Bucket Status Definitions
| Status | Phase | Description |
|---|---|---|
Active | Operation | The normal operating state. The bucket is owned by a healthy Agent Worker and is actively onboarding and processing new jobs. |
Completing | Graceful Exit | Proactive Shutdown. The bucket stops onboarding new jobs but continues to execute current work and syncs all SavePending items. |
Lost | Hard Crash | Reactive Recovery. An Agent Worker stopped heartbeating unexpectedly. The bucket is orphaned, and its contents must be rescued. |
Draining | Recovery | A healthy Agent Worker has claimed a Lost bucket. It is physically moving jobs back to the Master DB (HeldOnMaster) for redistribution across the cluster. |
ReadyToDelete | Finalization | The bucket is empty and all states are synced. It is now a "tombstone" awaiting permanent deletion from the Agent storage. |
The "Graceful Exit" Flow (Completing)
When an Agent Worker is signaled to shut down (e.g., during a deployment), it moves its buckets into the Completing state. This is a critical feature for Zero-Downtime Architecture:
- Block Intake: The bucket immediately stops pulling new jobs from the Master Database.
- Finish Active Work: Jobs currently in
ProcessingorQueuedare allowed to complete naturally. - Flush Persistence: Every job marked as
SavePending(not yet in the Master DB) is prioritized for a final sync to ensure no data is lost. - Clean Retirement: Once the bucket is empty, the Agent Worker shuts down safely.
The "Orphan" Rescue Flow (Lost → Draining)

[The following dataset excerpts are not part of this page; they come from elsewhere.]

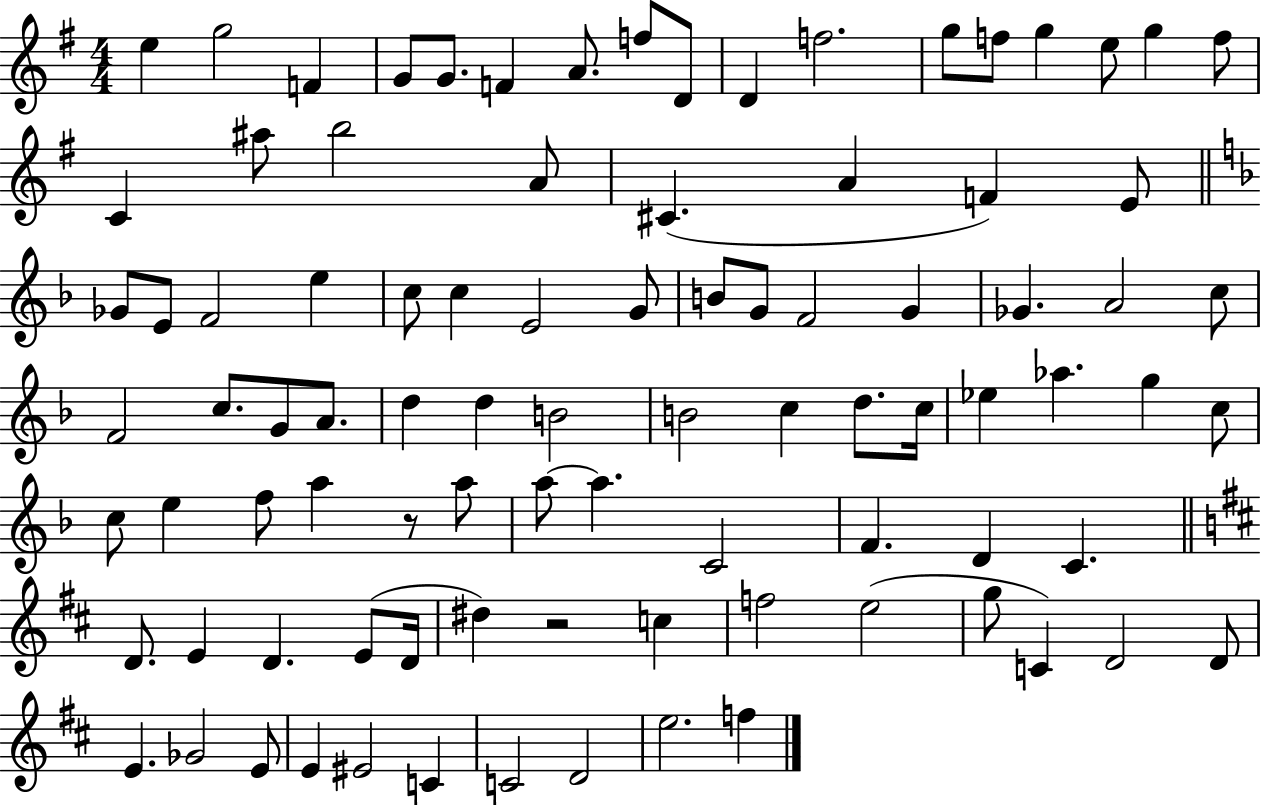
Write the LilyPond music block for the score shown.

{
  \clef treble
  \numericTimeSignature
  \time 4/4
  \key g \major
  e''4 g''2 f'4 | g'8 g'8. f'4 a'8. f''8 d'8 | d'4 f''2. | g''8 f''8 g''4 e''8 g''4 f''8 | \break c'4 ais''8 b''2 a'8 | cis'4.( a'4 f'4) e'8 | \bar "||" \break \key f \major ges'8 e'8 f'2 e''4 | c''8 c''4 e'2 g'8 | b'8 g'8 f'2 g'4 | ges'4. a'2 c''8 | \break f'2 c''8. g'8 a'8. | d''4 d''4 b'2 | b'2 c''4 d''8. c''16 | ees''4 aes''4. g''4 c''8 | \break c''8 e''4 f''8 a''4 r8 a''8 | a''8~~ a''4. c'2 | f'4. d'4 c'4. | \bar "||" \break \key b \minor d'8. e'4 d'4. e'8( d'16 | dis''4) r2 c''4 | f''2 e''2( | g''8 c'4) d'2 d'8 | \break e'4. ges'2 e'8 | e'4 eis'2 c'4 | c'2 d'2 | e''2. f''4 | \break \bar "|."
}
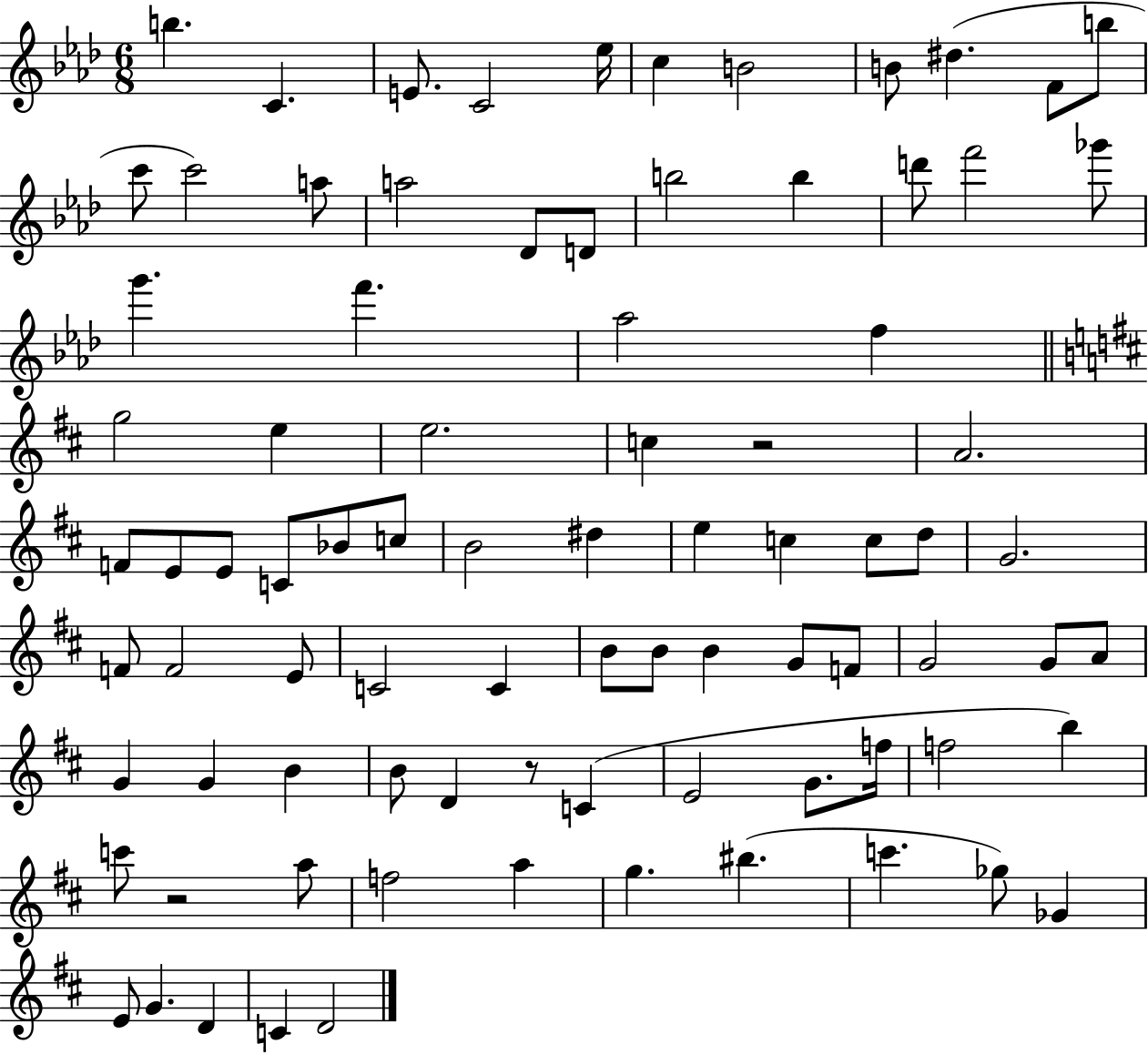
B5/q. C4/q. E4/e. C4/h Eb5/s C5/q B4/h B4/e D#5/q. F4/e B5/e C6/e C6/h A5/e A5/h Db4/e D4/e B5/h B5/q D6/e F6/h Gb6/e G6/q. F6/q. Ab5/h F5/q G5/h E5/q E5/h. C5/q R/h A4/h. F4/e E4/e E4/e C4/e Bb4/e C5/e B4/h D#5/q E5/q C5/q C5/e D5/e G4/h. F4/e F4/h E4/e C4/h C4/q B4/e B4/e B4/q G4/e F4/e G4/h G4/e A4/e G4/q G4/q B4/q B4/e D4/q R/e C4/q E4/h G4/e. F5/s F5/h B5/q C6/e R/h A5/e F5/h A5/q G5/q. BIS5/q. C6/q. Gb5/e Gb4/q E4/e G4/q. D4/q C4/q D4/h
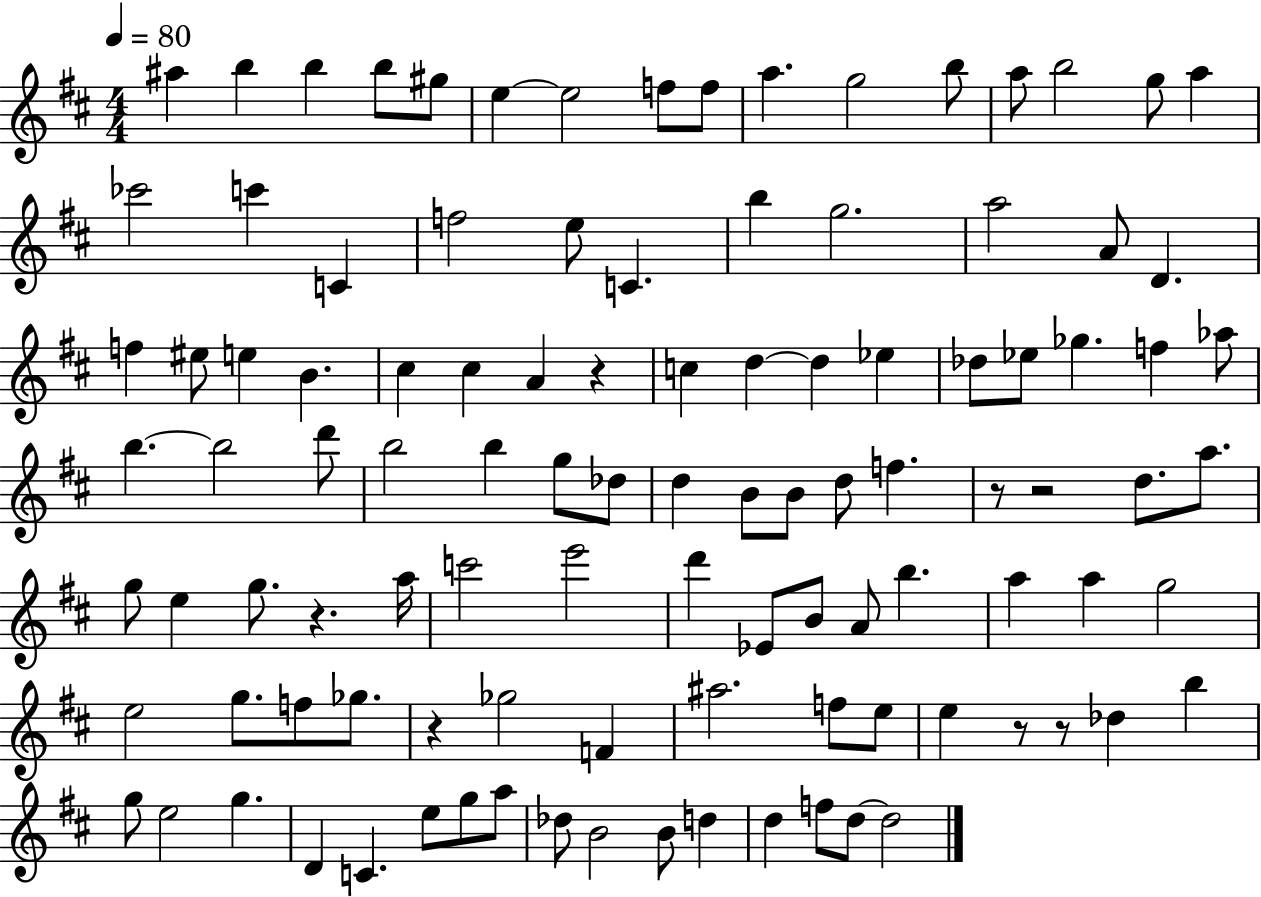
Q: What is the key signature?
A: D major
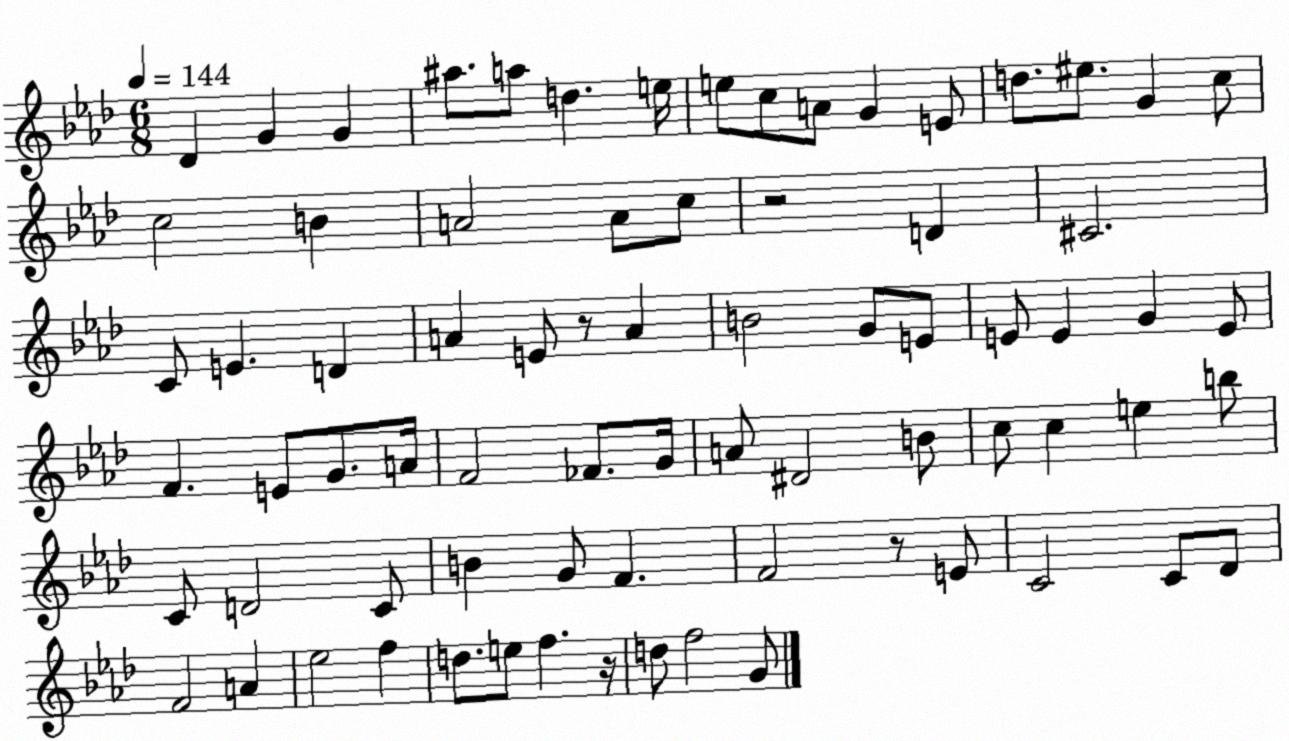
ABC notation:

X:1
T:Untitled
M:6/8
L:1/4
K:Ab
_D G G ^a/2 a/2 d e/4 e/2 c/2 A/2 G E/2 d/2 ^e/2 G c/2 c2 B A2 A/2 c/2 z2 D ^C2 C/2 E D A E/2 z/2 A B2 G/2 E/2 E/2 E G E/2 F E/2 G/2 A/4 F2 _F/2 G/4 A/2 ^D2 B/2 c/2 c e b/2 C/2 D2 C/2 B G/2 F F2 z/2 E/2 C2 C/2 _D/2 F2 A _e2 f d/2 e/2 f z/4 d/2 f2 G/2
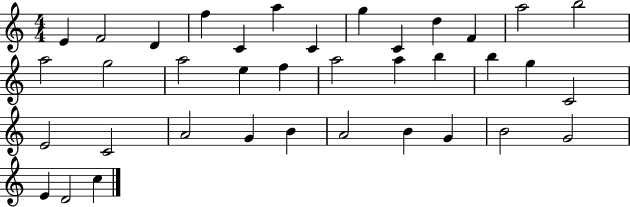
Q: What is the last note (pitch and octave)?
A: C5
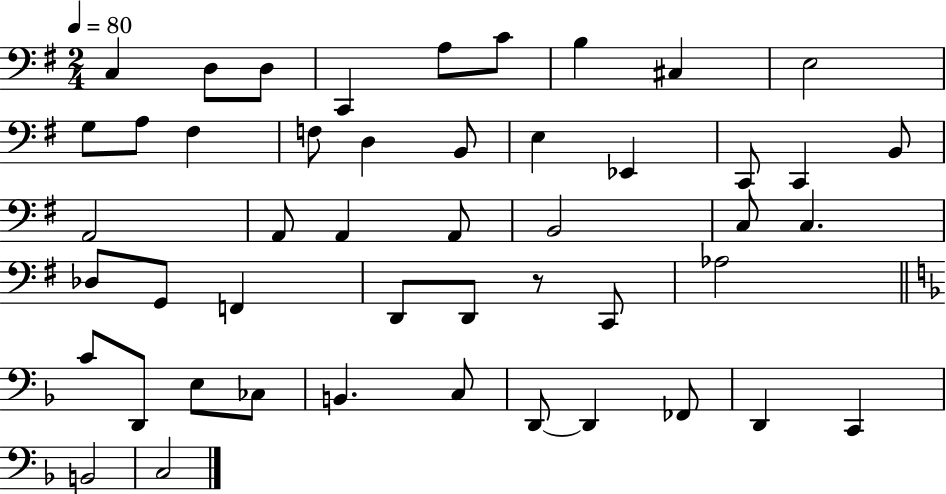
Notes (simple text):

C3/q D3/e D3/e C2/q A3/e C4/e B3/q C#3/q E3/h G3/e A3/e F#3/q F3/e D3/q B2/e E3/q Eb2/q C2/e C2/q B2/e A2/h A2/e A2/q A2/e B2/h C3/e C3/q. Db3/e G2/e F2/q D2/e D2/e R/e C2/e Ab3/h C4/e D2/e E3/e CES3/e B2/q. C3/e D2/e D2/q FES2/e D2/q C2/q B2/h C3/h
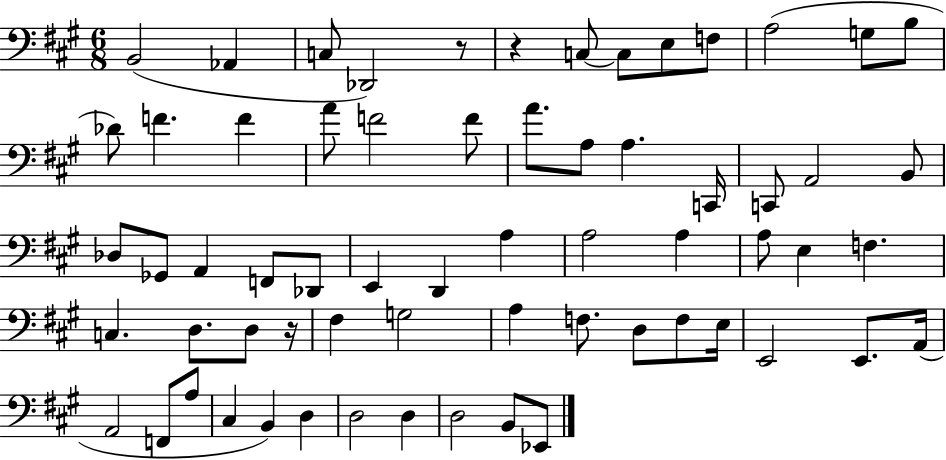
X:1
T:Untitled
M:6/8
L:1/4
K:A
B,,2 _A,, C,/2 _D,,2 z/2 z C,/2 C,/2 E,/2 F,/2 A,2 G,/2 B,/2 _D/2 F F A/2 F2 F/2 A/2 A,/2 A, C,,/4 C,,/2 A,,2 B,,/2 _D,/2 _G,,/2 A,, F,,/2 _D,,/2 E,, D,, A, A,2 A, A,/2 E, F, C, D,/2 D,/2 z/4 ^F, G,2 A, F,/2 D,/2 F,/2 E,/4 E,,2 E,,/2 A,,/4 A,,2 F,,/2 A,/2 ^C, B,, D, D,2 D, D,2 B,,/2 _E,,/2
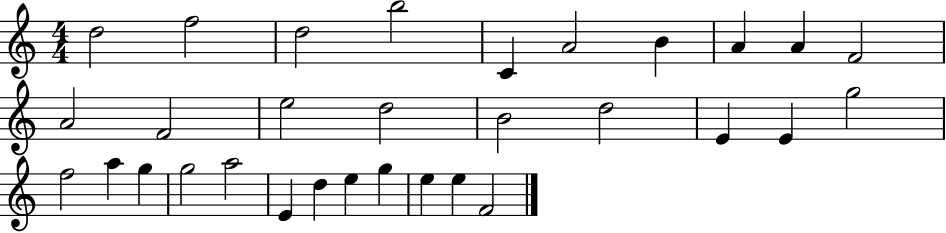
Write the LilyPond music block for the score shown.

{
  \clef treble
  \numericTimeSignature
  \time 4/4
  \key c \major
  d''2 f''2 | d''2 b''2 | c'4 a'2 b'4 | a'4 a'4 f'2 | \break a'2 f'2 | e''2 d''2 | b'2 d''2 | e'4 e'4 g''2 | \break f''2 a''4 g''4 | g''2 a''2 | e'4 d''4 e''4 g''4 | e''4 e''4 f'2 | \break \bar "|."
}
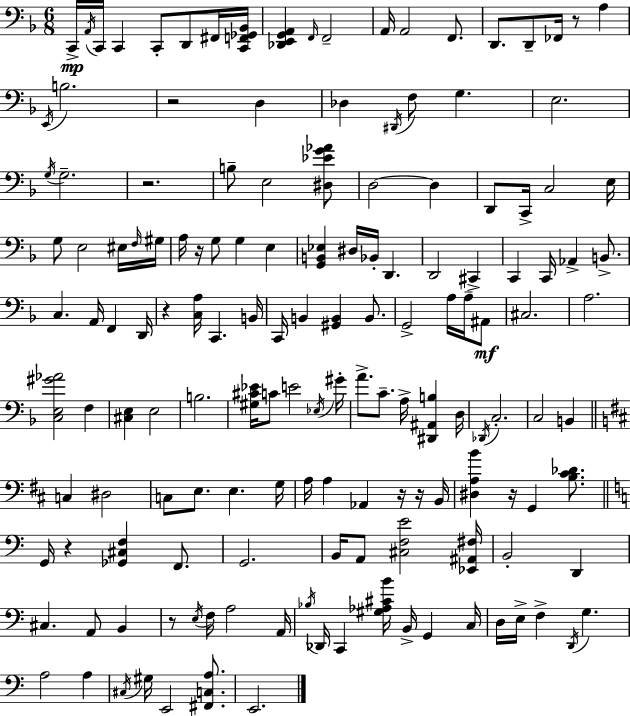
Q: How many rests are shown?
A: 10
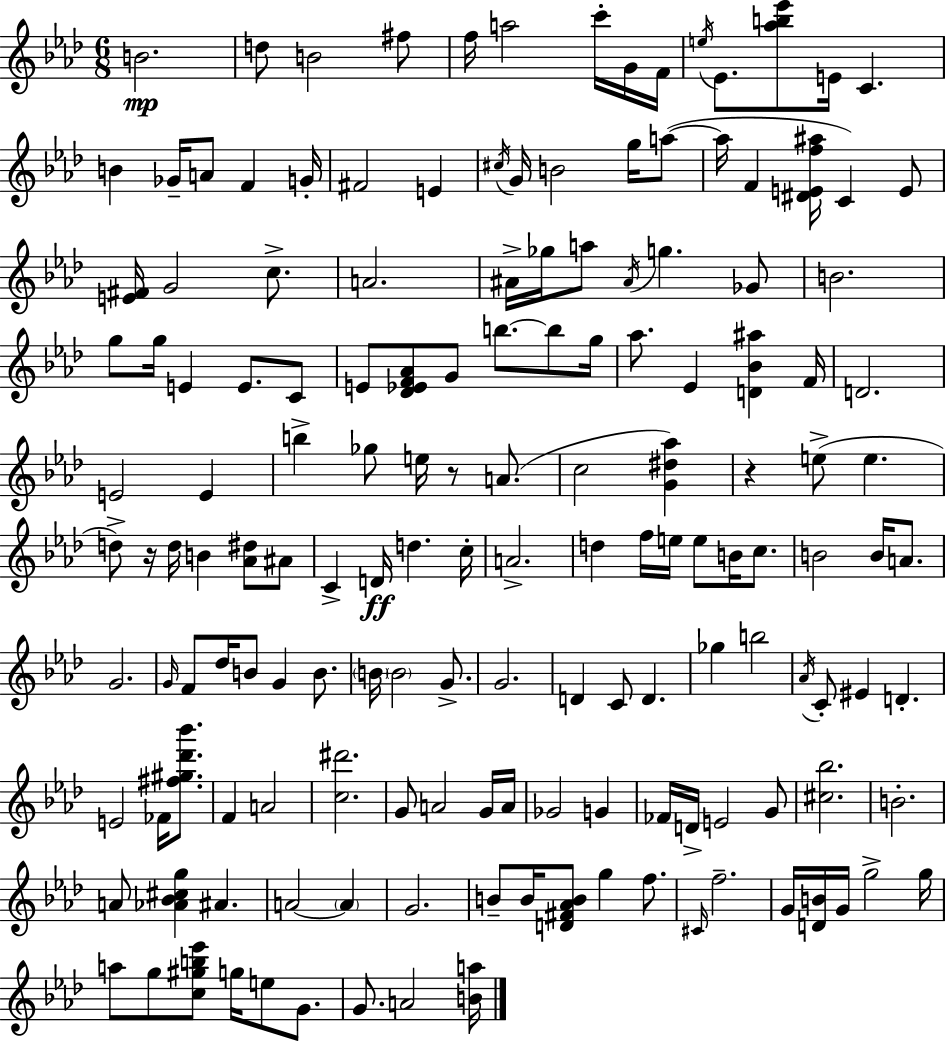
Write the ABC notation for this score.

X:1
T:Untitled
M:6/8
L:1/4
K:Ab
B2 d/2 B2 ^f/2 f/4 a2 c'/4 G/4 F/4 e/4 _E/2 [_ab_e']/2 E/4 C B _G/4 A/2 F G/4 ^F2 E ^c/4 G/4 B2 g/4 a/2 a/4 F [^DEf^a]/4 C E/2 [E^F]/4 G2 c/2 A2 ^A/4 _g/4 a/2 ^A/4 g _G/2 B2 g/2 g/4 E E/2 C/2 E/2 [_D_EF_A]/2 G/2 b/2 b/2 g/4 _a/2 _E [D_B^a] F/4 D2 E2 E b _g/2 e/4 z/2 A/2 c2 [G^d_a] z e/2 e d/2 z/4 d/4 B [_A^d]/2 ^A/2 C D/4 d c/4 A2 d f/4 e/4 e/2 B/4 c/2 B2 B/4 A/2 G2 G/4 F/2 _d/4 B/2 G B/2 B/4 B2 G/2 G2 D C/2 D _g b2 _A/4 C/2 ^E D E2 _F/4 [^f^g_d'_b']/2 F A2 [c^d']2 G/2 A2 G/4 A/4 _G2 G _F/4 D/4 E2 G/2 [^c_b]2 B2 A/2 [_A_B^cg] ^A A2 A G2 B/2 B/4 [D^F_AB]/2 g f/2 ^C/4 f2 G/4 [DB]/4 G/4 g2 g/4 a/2 g/2 [c^gb_e']/2 g/4 e/2 G/2 G/2 A2 [Ba]/4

If an Agent Worker crashes or loses network connectivity, JobMaster heals the cluster automatically:
- Detection: The system identifies a missing heartbeat and marks the affected buckets as
Lost. - Takeover: A healthy Agent Worker claims the orphaned bucket.
- Redistribution: The healthy worker enters
Drainingmode, moving all unfinished jobs back to the Master Database. - Re-Onboarding: These jobs return to the
HeldOnMasterstatus, where they will be naturally picked up by active buckets on other healthy workers.